Many beats and boomers started out rebelling against the McCarthyite late backlash against communists, as well as against the Cold War in general.
Many boomers' parents had been socialists or very left liberals and Soviet sympathizers, both before, during, and after WWII. The CPUSA itself was a both a tool and a front for Soviet incursions.
(One can certainly expect any radical organizations in this country, right and left, to be heavily infiltrated by Russians ab initio. All can now see some of the Russian interferences here, the publicized ones, nowadays; in the 40s and earlier, although those interferences had been, if anything, even more intense, Americans often treated such claims with incredulity if not open hostility.)

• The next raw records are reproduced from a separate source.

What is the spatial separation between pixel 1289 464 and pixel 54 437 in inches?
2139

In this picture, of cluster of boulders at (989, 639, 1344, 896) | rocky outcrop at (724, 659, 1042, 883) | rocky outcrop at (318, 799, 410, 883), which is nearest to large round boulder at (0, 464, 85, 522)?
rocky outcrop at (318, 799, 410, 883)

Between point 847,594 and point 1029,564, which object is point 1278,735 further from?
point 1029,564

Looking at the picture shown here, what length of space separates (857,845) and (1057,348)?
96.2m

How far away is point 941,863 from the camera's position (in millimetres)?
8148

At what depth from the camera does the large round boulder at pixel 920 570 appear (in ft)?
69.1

Many boomers actually held the ideology and values of their leftist and pacifist parents after WWII, and for a long time have continued to hold them until today.
They tended to disbelieve McCarthy, although the events that lay behind his campaign, and had preceded it by many years, were both real and catastrophic for America.
Nothing McCarthy did had much effect on this already foregone communist penetration outcome.
Neither of these generations was fundamentally radicalized by Vietnam by itself.
On the contrary, boomers were more radicalized by their parents, by anti McCarthyism, and by the Cold War in general, than by Vietnam.
After all, Soviet Russia was written out of the James Bond films as the bad guy in the 60s, during the Cold War.
More importantly, the boomers developed, positively, into what they became for reasons beside both anti McCartyism and anti Vietnamist pacifism. The wealth in America after WWII may have been the single most important factor. The shadow of the Cold War may have been the second.